Directive: Please reproduce every one of the records below word for word, leaving each line unchanged.

-- start of Extracted records --

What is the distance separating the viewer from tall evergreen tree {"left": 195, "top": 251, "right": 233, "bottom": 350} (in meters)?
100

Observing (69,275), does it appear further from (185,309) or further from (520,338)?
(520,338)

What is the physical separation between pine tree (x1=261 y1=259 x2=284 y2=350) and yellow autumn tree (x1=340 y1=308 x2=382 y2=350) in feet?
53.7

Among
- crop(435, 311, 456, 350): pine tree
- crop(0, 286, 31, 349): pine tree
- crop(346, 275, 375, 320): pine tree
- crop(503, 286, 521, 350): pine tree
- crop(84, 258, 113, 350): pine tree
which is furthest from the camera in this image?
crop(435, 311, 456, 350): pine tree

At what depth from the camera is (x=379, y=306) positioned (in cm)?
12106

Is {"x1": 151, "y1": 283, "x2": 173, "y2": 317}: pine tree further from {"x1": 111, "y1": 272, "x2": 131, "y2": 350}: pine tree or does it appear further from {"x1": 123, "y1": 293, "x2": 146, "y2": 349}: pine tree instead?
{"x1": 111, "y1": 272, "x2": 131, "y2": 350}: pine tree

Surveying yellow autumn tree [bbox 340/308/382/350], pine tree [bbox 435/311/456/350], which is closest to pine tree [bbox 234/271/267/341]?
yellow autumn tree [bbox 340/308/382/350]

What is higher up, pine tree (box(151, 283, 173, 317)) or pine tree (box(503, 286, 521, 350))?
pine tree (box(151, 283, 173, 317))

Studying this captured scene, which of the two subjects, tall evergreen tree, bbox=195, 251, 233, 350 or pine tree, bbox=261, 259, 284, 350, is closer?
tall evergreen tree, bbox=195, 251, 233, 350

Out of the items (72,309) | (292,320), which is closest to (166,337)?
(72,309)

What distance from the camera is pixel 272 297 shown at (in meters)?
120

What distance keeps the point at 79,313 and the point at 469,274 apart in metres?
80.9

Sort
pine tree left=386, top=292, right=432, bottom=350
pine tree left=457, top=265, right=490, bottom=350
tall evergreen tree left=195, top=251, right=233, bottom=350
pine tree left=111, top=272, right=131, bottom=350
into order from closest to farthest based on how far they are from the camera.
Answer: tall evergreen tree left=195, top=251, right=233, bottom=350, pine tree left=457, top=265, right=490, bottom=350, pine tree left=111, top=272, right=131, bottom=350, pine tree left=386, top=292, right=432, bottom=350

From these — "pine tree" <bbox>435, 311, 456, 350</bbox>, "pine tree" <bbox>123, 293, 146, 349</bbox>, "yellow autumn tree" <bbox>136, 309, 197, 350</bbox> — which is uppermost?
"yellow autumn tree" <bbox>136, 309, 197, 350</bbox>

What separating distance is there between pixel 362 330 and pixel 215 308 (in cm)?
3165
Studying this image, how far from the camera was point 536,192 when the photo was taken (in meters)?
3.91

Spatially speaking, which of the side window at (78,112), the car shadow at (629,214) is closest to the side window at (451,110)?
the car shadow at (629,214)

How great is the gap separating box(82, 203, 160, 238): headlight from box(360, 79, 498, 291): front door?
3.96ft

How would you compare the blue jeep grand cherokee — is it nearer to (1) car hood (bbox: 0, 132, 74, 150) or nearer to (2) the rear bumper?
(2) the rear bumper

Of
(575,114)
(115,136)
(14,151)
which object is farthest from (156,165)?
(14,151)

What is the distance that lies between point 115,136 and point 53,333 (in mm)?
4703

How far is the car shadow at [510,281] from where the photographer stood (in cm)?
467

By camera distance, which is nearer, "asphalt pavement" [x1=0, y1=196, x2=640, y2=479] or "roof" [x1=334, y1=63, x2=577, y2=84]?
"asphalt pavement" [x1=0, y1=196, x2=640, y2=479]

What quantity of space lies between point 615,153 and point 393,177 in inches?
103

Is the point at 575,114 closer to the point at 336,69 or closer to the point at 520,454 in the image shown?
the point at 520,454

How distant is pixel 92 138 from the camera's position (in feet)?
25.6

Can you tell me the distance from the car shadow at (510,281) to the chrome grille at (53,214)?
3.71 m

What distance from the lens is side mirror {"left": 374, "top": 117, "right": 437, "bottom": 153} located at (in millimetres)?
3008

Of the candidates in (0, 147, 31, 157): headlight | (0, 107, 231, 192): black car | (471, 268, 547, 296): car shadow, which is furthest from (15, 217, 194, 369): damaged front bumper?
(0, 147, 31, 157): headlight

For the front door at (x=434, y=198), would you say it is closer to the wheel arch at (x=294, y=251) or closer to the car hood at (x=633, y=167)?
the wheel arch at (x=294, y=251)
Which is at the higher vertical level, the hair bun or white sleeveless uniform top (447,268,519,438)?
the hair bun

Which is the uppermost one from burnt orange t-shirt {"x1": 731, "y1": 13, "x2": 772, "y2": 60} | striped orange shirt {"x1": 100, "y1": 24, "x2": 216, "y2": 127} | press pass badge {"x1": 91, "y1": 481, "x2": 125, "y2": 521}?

-- end of Extracted records --

Response:
What is the distance separating the viewer from tall evergreen tree {"left": 195, "top": 251, "right": 233, "bottom": 350} (in meters)?
100

Observing (69,275), does it appear further from (185,309) or further from (520,338)?
(520,338)

What is the physical separation between pine tree (x1=261 y1=259 x2=284 y2=350) and yellow autumn tree (x1=340 y1=308 x2=382 y2=350) in feet?
53.7

Among
- crop(435, 311, 456, 350): pine tree
- crop(0, 286, 31, 349): pine tree
- crop(346, 275, 375, 320): pine tree
- crop(503, 286, 521, 350): pine tree
- crop(84, 258, 113, 350): pine tree
which is furthest from the camera in this image?
crop(435, 311, 456, 350): pine tree

At what depth from the camera is (x=379, y=306) positioned (in cm)?
12106

Is {"x1": 151, "y1": 283, "x2": 173, "y2": 317}: pine tree further from {"x1": 111, "y1": 272, "x2": 131, "y2": 350}: pine tree or does it appear further from {"x1": 123, "y1": 293, "x2": 146, "y2": 349}: pine tree instead?
{"x1": 111, "y1": 272, "x2": 131, "y2": 350}: pine tree

Surveying yellow autumn tree [bbox 340/308/382/350], pine tree [bbox 435/311/456/350], which is closest to pine tree [bbox 234/271/267/341]?
yellow autumn tree [bbox 340/308/382/350]

What is higher up, pine tree (box(151, 283, 173, 317)) or pine tree (box(503, 286, 521, 350))?
pine tree (box(151, 283, 173, 317))

Studying this captured scene, which of the two subjects, tall evergreen tree, bbox=195, 251, 233, 350 or pine tree, bbox=261, 259, 284, 350, is closer?
tall evergreen tree, bbox=195, 251, 233, 350

Out of the items (72,309) | (292,320), which is closest to (166,337)?
(72,309)

What distance from the camera is pixel 272 297 shown at (in meters)?
120

What distance keeps the point at 79,313 and the point at 469,274 apart in metres?
80.9

Sort
pine tree left=386, top=292, right=432, bottom=350
pine tree left=457, top=265, right=490, bottom=350
tall evergreen tree left=195, top=251, right=233, bottom=350
pine tree left=111, top=272, right=131, bottom=350
into order from closest to farthest based on how far they are from the camera.
Answer: tall evergreen tree left=195, top=251, right=233, bottom=350, pine tree left=457, top=265, right=490, bottom=350, pine tree left=111, top=272, right=131, bottom=350, pine tree left=386, top=292, right=432, bottom=350

From these — "pine tree" <bbox>435, 311, 456, 350</bbox>, "pine tree" <bbox>123, 293, 146, 349</bbox>, "yellow autumn tree" <bbox>136, 309, 197, 350</bbox> — which is uppermost?
"yellow autumn tree" <bbox>136, 309, 197, 350</bbox>

What separating distance is there between pixel 362 330 and pixel 215 308 (in cm)?
3165
Studying this image, how far from the camera was point 536,192 when the photo was taken (in meters)?
3.91

Spatially speaking, which of the side window at (78,112), the car shadow at (629,214) is closest to the side window at (451,110)?
the car shadow at (629,214)

How great is the gap separating box(82, 203, 160, 238): headlight from box(360, 79, 498, 291): front door?
3.96ft

How would you compare the blue jeep grand cherokee — is it nearer to (1) car hood (bbox: 0, 132, 74, 150) or nearer to (2) the rear bumper?
(2) the rear bumper

Of
(575,114)
(115,136)
(14,151)
which object is farthest from (156,165)?
(14,151)

What is the distance that lies between point 115,136 and point 53,333 (in mm)?
4703

How far is the car shadow at [510,281] from where the photographer stood (in cm)?
467

By camera distance, which is nearer, "asphalt pavement" [x1=0, y1=196, x2=640, y2=479] or "roof" [x1=334, y1=63, x2=577, y2=84]?
"asphalt pavement" [x1=0, y1=196, x2=640, y2=479]

What quantity of space lies between point 615,153 and point 393,177 in inches?
103

Is the point at 575,114 closer to the point at 336,69 or closer to the point at 520,454 in the image shown?
the point at 520,454

How distant is pixel 92 138 from the camera's position (in feet)?
25.6

Can you tell me the distance from the car shadow at (510,281) to the chrome grille at (53,214)?
3.71 m

What distance from the lens is side mirror {"left": 374, "top": 117, "right": 437, "bottom": 153} located at (in millimetres)?
3008

Of the candidates in (0, 147, 31, 157): headlight | (0, 107, 231, 192): black car | (471, 268, 547, 296): car shadow, which is furthest from (15, 217, 194, 369): damaged front bumper?
(0, 147, 31, 157): headlight

For the front door at (x=434, y=198), would you say it is closer to the wheel arch at (x=294, y=251) or closer to the car hood at (x=633, y=167)?
the wheel arch at (x=294, y=251)
Which is at the higher vertical level, the hair bun or white sleeveless uniform top (447,268,519,438)?
the hair bun

Which is the uppermost one from burnt orange t-shirt {"x1": 731, "y1": 13, "x2": 772, "y2": 60} | striped orange shirt {"x1": 100, "y1": 24, "x2": 216, "y2": 127} | press pass badge {"x1": 91, "y1": 481, "x2": 125, "y2": 521}?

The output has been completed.